_PROMPT_. Rewrite everything from the line containing "When comparing the" down to the line containing "3. point (3, 60)", both included, as a numbered list with blank lines left out. Leave out all other records.

_RECORDS SHOWN_.
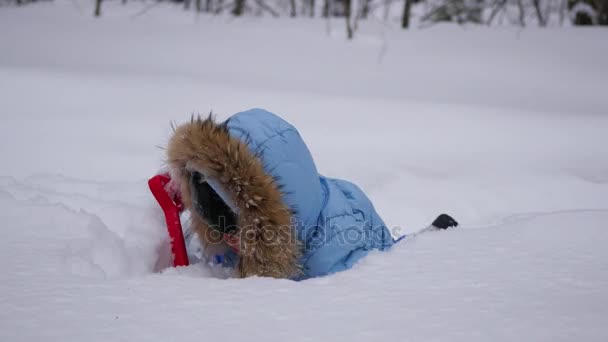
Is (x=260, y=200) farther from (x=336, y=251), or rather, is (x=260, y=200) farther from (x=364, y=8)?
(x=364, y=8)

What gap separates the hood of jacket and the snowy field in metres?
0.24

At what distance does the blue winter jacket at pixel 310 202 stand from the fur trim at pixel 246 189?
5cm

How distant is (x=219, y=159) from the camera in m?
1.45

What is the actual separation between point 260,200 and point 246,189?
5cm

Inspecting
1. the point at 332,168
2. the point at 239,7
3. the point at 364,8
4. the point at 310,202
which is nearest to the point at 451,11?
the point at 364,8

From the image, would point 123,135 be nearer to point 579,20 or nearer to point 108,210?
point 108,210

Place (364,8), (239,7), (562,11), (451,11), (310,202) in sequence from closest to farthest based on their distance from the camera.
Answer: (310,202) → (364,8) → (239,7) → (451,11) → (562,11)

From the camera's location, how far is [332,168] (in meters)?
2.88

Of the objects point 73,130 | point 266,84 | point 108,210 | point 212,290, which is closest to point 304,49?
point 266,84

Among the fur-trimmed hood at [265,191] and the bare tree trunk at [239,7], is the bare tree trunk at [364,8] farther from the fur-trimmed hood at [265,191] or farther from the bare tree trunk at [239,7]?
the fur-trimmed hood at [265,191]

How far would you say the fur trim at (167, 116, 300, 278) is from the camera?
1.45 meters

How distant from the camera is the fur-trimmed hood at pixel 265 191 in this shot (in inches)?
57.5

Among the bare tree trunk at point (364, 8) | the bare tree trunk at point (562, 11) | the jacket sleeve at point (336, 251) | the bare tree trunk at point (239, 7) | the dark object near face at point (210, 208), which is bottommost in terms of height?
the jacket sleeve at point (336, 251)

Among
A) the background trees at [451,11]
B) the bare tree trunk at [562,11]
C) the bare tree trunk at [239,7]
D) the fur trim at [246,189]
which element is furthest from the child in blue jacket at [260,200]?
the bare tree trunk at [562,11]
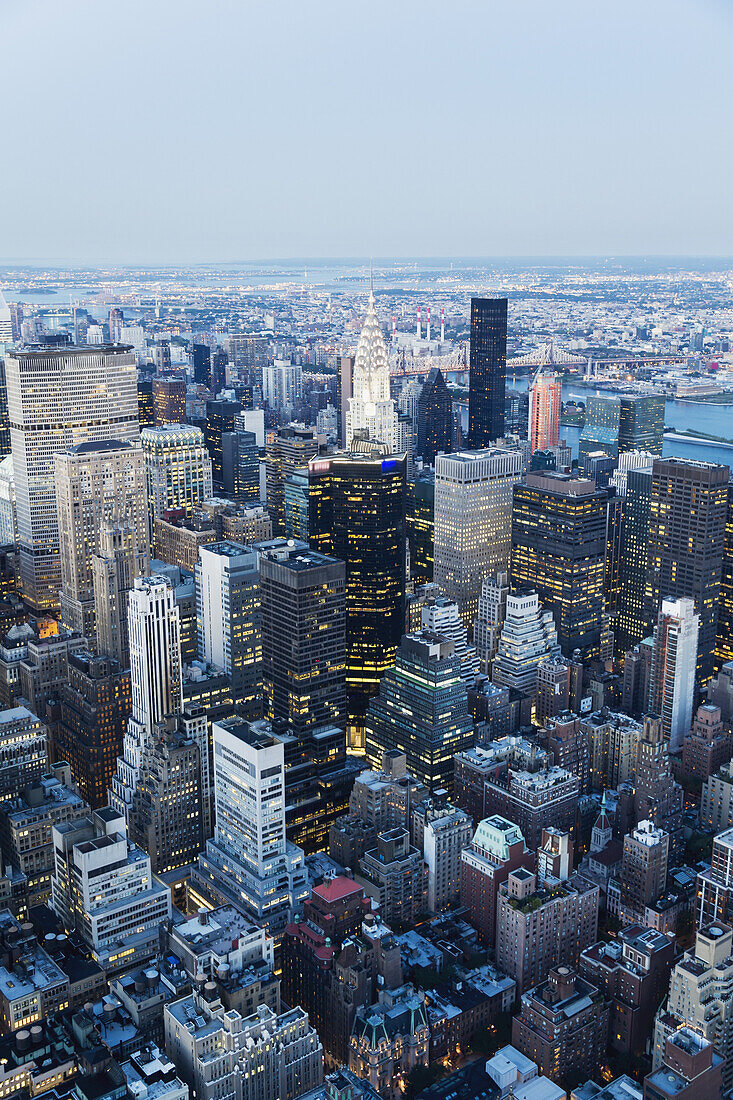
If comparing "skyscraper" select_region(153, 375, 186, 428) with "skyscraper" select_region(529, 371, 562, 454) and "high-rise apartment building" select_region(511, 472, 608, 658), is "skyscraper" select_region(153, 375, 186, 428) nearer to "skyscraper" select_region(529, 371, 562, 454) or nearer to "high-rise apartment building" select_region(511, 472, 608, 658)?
...
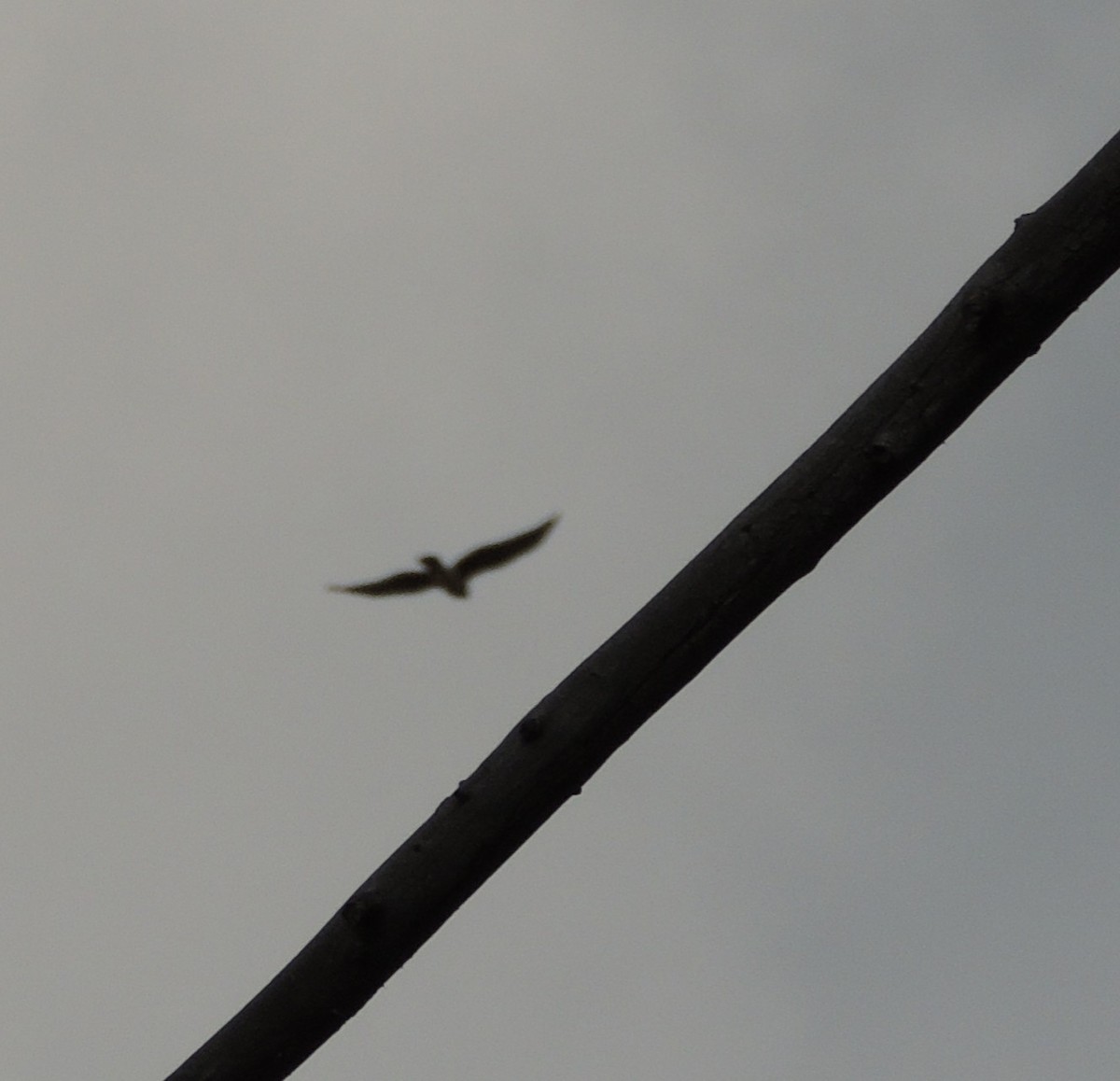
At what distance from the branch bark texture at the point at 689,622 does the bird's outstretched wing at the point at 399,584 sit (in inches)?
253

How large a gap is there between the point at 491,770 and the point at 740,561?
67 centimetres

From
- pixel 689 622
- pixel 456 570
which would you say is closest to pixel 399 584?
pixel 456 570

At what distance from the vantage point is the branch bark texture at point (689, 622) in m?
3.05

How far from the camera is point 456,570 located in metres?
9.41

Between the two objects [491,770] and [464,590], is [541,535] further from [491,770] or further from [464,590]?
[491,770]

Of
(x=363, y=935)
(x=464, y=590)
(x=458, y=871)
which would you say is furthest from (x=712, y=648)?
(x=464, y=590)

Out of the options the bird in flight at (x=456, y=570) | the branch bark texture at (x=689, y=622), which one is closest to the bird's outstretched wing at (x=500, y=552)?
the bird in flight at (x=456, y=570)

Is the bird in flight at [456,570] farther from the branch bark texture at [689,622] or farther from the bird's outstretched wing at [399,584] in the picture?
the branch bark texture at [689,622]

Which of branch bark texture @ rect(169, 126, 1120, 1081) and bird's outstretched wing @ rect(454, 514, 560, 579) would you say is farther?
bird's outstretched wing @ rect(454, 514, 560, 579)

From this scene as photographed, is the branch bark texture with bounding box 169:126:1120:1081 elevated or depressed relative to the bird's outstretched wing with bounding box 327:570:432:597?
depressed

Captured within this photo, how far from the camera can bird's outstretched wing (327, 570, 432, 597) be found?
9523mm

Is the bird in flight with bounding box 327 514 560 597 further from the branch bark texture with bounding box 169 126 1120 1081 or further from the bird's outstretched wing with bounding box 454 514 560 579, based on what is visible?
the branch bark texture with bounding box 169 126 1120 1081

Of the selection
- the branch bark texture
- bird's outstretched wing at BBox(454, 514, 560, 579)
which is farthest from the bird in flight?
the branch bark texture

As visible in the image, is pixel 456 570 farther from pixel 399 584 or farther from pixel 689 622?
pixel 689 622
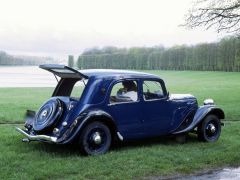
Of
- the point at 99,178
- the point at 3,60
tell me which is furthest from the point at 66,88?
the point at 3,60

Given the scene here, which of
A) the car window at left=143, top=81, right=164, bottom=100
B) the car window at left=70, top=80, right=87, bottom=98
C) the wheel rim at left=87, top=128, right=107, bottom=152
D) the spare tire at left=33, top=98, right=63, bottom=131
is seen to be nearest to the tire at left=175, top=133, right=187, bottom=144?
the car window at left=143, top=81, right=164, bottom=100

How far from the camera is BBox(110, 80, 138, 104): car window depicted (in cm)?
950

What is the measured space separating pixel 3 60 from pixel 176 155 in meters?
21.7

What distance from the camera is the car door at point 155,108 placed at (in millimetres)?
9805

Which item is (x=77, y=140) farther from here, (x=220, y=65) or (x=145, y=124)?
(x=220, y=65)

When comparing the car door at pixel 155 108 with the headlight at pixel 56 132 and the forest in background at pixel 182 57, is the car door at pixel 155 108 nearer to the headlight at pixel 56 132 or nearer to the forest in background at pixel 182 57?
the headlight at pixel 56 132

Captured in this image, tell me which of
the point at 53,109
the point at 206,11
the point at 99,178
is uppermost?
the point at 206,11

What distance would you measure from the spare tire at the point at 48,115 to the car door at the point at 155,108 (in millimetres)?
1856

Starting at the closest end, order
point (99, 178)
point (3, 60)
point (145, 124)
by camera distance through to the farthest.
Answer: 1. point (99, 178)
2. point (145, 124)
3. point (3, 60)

_CORRECT RESPONSE_.
1. When comparing the car door at pixel 155 108 with the headlight at pixel 56 132 and the forest in background at pixel 182 57, is the car door at pixel 155 108 nearer to the headlight at pixel 56 132 or nearer to the forest in background at pixel 182 57?
2. the headlight at pixel 56 132
3. Captured in this image, tell me which of
4. the point at 53,109
5. the point at 206,11
6. the point at 99,178
7. is uppermost?
8. the point at 206,11
9. What distance would you measure from the spare tire at the point at 48,115 to the car door at the point at 155,108 (in millimetres)?
10. 1856
11. Starting at the closest end, order
12. point (99, 178)
13. point (3, 60)
14. point (145, 124)
15. by camera distance through to the farthest.
16. Answer: 1. point (99, 178)
17. 2. point (145, 124)
18. 3. point (3, 60)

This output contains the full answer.